To make the dough and prove:


Bring the milk to the boil in a pan and pour it into a jug. Leave to cool to hand temperature.


Mix the flour, sugar, yeast, salt, butter and egg with a stand mixer. Slowly add the milk while mixing and then run the mixer on medium until a consistent, stick dough forms.


Add the rest of the ingredients and mix again until the fruit is evenly distributed throughout the dough (see notes)


Tip and scrape the doing out onto a floured surface and knead until a smooth and springy. Sparingly dust in flour as needed as you go. Put the dough in an oiled bowl, cover and prove in a warm place until doubled in size.

To make the buns and prove:


Once the first prove is done, flour a surface and roll the dough out into a sausage about as thick as a rolling pin. Cut into 16 equal-sized pieces. Roll each piece into a ball and place them own a baking sheet lined with paper, about 1 thumb-width apart. Loosely cover with cling film and prove in a warm place again until doubled and touching each other.

To do the cross, bake and glaze:


Heat an oven to 200˚C.

### [DATASET EXTRACT]
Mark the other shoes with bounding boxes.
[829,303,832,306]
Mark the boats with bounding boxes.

### [PARTS OF THE EXERCISE]
(1) In the bun recipe, how many pieces is the dough cut into after the first prove?
(2) Can you duplicate the bun recipe, starting with "Bring the milk" and going on through "doubled in size."?
(3) Do these statements agree with the bun recipe? Answer yes or no for each, and quote the deciding words.
(a) The boiled milk is left to cool to hand temperature.
(b) The balls of dough go on the baking sheet touching one another.
(c) The oven is heated to 180˚C.

### [SOLUTIONS BY TASK]
(1) 16 equal-sized pieces.

(2)
Bring the milk to the boil in a pan and pour it into a jug. Leave to cool to hand temperature.


Mix the flour, sugar, yeast, salt, butter and egg with a stand mixer. Slowly add the milk while mixing and then run the mixer on medium until a consistent, stick dough forms.


Add the rest of the ingredients and mix again until the fruit is evenly distributed throughout the dough (see notes)


Tip and scrape the doing out onto a floured surface and knead until a smooth and springy. Sparingly dust in flour as needed as you go. Put the dough in an oiled bowl, cover and prove in a warm place until doubled in size.

(3)
(a) Yes: "Leave to cool to hand temperature."
(b) No: "about 1 thumb-width apart"
(c) No: "Heat an oven to 200˚C."